Member of Madhya Pradesh Legislative Assembly
- Incumbent
- Assumed office 2013
- Preceded by: Rajkumar Urmaliya
- Constituency: Sirmour

Personal details
- Party: Bharatiya Janata Party
- Profession: Politician

= Divyaraj Singh =

Indian politician

Divyaraj Singh is an Indian politician from Madhya Pradesh. He is a three time elected Member of the Madhya Pradesh Legislative Assembly from 2013, 2018, and 2023, representing Sirmour Assembly constituency as a Member of the Bharatiya Janata Party. He is the grandson of His Highness Samrajya Maharajadhiraja Bandhresh Shri Maharaja Martand Singh Ju Deo Bahadur, the last ruling Maharaja of Rewa (princely state).

==Political career==
In the 2013 Madhya Pradesh Legislative Assembly elections, Singh contested from the Sirmour Assembly constituency as a candidate of the Bharatiya Janata Party. He ran against Indian National Congress candidate Aruna Vivek Tiwari and won the election with a narrow margin of 5,288 votes, securing a total of 40,018 votes, while Tiwari received 34,730 votes.

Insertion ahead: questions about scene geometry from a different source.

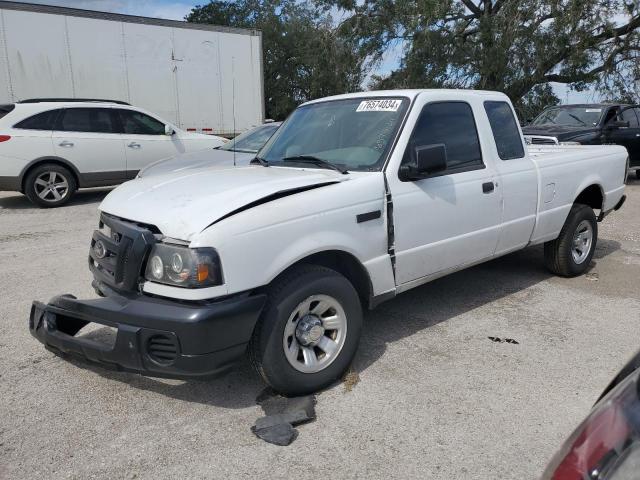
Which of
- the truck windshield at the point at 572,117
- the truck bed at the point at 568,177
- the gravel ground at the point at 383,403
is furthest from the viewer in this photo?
the truck windshield at the point at 572,117

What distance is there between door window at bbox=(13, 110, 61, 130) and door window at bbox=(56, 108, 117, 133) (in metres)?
0.12

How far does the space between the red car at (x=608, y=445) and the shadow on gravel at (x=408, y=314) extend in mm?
2209

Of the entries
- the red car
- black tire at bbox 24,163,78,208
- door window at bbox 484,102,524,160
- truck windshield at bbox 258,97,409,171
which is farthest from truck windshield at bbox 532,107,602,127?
the red car

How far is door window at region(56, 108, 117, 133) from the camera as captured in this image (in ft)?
32.3

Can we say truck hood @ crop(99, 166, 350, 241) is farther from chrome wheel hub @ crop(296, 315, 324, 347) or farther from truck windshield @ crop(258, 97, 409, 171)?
chrome wheel hub @ crop(296, 315, 324, 347)

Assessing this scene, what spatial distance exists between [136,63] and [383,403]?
12.2m

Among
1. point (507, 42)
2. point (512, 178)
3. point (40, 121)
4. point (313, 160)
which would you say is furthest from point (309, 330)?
point (507, 42)

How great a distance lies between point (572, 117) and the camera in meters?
12.1

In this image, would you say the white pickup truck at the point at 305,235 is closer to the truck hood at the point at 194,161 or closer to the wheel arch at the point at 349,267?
the wheel arch at the point at 349,267

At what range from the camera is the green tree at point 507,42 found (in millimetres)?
17297

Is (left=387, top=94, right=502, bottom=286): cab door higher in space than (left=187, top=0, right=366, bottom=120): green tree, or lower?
lower

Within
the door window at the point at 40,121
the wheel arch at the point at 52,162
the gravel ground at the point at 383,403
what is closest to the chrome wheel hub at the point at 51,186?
the wheel arch at the point at 52,162

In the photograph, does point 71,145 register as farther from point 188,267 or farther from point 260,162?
point 188,267

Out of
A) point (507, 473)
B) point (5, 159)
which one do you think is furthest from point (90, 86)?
point (507, 473)
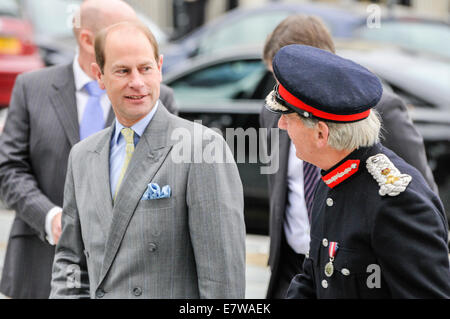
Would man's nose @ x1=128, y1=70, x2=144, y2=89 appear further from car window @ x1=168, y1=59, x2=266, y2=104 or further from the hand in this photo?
car window @ x1=168, y1=59, x2=266, y2=104

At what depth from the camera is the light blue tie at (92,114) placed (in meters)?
3.37

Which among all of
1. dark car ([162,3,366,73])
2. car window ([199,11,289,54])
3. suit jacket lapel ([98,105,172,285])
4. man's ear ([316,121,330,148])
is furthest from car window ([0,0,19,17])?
man's ear ([316,121,330,148])

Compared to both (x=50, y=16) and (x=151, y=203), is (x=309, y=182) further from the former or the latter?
(x=50, y=16)

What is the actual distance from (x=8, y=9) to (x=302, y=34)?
630 centimetres

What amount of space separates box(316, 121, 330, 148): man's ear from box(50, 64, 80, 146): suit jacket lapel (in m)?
1.45

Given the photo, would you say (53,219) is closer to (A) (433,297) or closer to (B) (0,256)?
(A) (433,297)

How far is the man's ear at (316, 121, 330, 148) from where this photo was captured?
2186mm

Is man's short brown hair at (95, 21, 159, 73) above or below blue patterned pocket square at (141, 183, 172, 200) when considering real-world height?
above

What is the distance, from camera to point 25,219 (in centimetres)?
325

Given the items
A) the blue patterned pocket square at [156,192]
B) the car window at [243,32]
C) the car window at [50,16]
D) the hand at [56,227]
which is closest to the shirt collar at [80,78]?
A: the hand at [56,227]

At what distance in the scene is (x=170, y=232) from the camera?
7.84 feet

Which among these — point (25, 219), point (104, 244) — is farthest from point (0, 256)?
point (104, 244)

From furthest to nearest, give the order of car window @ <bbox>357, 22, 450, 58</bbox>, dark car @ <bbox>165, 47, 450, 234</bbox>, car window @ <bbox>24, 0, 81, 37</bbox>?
car window @ <bbox>24, 0, 81, 37</bbox>
car window @ <bbox>357, 22, 450, 58</bbox>
dark car @ <bbox>165, 47, 450, 234</bbox>

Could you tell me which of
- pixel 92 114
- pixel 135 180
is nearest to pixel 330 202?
pixel 135 180
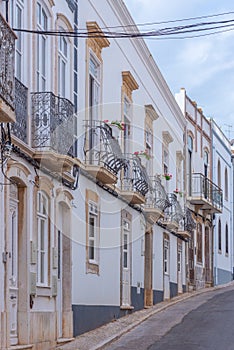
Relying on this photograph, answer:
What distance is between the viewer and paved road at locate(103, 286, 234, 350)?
14.8 m

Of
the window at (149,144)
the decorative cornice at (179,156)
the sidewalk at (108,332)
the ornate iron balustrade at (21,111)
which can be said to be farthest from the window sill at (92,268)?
the decorative cornice at (179,156)

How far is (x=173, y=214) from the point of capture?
91.3 ft

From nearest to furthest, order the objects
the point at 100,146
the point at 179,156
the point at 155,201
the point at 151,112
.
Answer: the point at 100,146
the point at 155,201
the point at 151,112
the point at 179,156

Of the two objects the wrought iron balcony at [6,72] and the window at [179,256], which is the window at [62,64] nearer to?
the wrought iron balcony at [6,72]

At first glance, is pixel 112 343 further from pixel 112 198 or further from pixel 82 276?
pixel 112 198

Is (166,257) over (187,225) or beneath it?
beneath

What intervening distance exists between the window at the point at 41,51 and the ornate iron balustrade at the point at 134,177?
648cm

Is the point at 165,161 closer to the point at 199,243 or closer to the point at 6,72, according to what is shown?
the point at 199,243

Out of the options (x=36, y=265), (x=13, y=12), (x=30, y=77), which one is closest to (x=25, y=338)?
(x=36, y=265)

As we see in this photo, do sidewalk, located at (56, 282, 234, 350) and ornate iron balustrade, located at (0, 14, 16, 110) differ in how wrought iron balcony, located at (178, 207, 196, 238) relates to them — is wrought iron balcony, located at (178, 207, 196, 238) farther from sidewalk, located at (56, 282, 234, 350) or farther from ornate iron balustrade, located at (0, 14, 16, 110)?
Answer: ornate iron balustrade, located at (0, 14, 16, 110)

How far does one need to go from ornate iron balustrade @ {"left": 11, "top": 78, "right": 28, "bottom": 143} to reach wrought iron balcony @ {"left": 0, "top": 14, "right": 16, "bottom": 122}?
6.57 feet

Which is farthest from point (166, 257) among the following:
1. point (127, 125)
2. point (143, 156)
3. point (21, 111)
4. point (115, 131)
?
point (21, 111)

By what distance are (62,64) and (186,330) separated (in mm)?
6013

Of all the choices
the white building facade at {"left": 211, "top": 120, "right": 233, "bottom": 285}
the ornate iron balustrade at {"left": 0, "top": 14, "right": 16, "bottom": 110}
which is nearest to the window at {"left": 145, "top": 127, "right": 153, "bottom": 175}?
the white building facade at {"left": 211, "top": 120, "right": 233, "bottom": 285}
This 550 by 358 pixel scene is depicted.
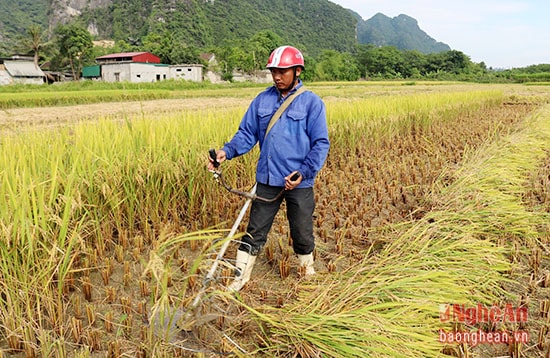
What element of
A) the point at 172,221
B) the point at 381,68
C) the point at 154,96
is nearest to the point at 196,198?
the point at 172,221

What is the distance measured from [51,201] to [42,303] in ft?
1.75

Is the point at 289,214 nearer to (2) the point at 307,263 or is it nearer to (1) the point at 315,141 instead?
(2) the point at 307,263

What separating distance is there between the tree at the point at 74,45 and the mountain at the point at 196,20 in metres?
11.3

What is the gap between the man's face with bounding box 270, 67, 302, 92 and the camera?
2.26 meters

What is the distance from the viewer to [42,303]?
6.48ft

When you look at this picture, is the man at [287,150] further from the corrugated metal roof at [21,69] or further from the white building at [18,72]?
the corrugated metal roof at [21,69]

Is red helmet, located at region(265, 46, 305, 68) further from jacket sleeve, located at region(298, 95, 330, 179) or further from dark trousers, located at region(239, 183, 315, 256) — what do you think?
dark trousers, located at region(239, 183, 315, 256)

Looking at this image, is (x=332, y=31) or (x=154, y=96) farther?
(x=332, y=31)

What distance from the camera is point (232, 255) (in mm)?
2773

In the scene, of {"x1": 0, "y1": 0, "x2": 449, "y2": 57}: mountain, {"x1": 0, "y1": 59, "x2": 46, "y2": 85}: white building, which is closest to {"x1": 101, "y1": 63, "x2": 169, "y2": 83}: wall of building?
{"x1": 0, "y1": 59, "x2": 46, "y2": 85}: white building

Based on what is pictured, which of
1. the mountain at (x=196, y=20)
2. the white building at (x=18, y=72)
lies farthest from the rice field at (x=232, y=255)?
the mountain at (x=196, y=20)

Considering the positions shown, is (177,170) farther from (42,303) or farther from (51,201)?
(42,303)

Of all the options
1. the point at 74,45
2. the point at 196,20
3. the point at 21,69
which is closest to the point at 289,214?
the point at 21,69

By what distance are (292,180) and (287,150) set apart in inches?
8.1
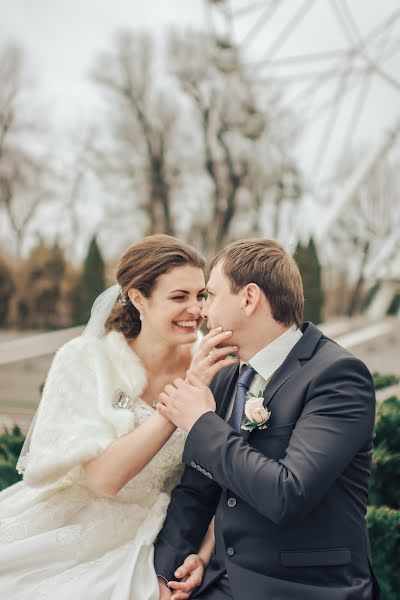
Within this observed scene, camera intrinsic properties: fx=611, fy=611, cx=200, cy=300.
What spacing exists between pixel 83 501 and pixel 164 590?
530 mm

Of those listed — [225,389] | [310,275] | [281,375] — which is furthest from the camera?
[310,275]

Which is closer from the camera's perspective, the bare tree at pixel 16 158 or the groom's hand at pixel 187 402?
the groom's hand at pixel 187 402

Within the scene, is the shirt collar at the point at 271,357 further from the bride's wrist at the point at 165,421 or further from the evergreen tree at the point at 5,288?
the evergreen tree at the point at 5,288

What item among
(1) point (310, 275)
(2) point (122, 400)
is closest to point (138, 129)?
(1) point (310, 275)

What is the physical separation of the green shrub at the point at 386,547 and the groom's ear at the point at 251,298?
4.30ft

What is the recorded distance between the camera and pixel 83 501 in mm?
2406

In the 2018 Madhya Pradesh Legislative Assembly elections, Singh was again nominated by the BJP for the same constituency and once more faced off against INC's Tiwari. This time, Singh won with a larger margin of 13,401 votes, receiving a total of 49,443 votes compared to Tiwari's 36,042 votes.

In the 2023 Madhya Pradesh Legislative Assembly elections, Singh again contested from the Sirmour constituency on a BJP ticket. He faced candidates from both the Bahujan Samaj Party's candidate V. D. Pandey and INC's candidate Ramgarib Vanvasi. Singh won the election with a margin of 13,790 votes, receiving a total of 54,875 votes. Pandey, the BSP candidate, secured 41,085 votes, while Vanvasi of the INC obtained 35,560 votes.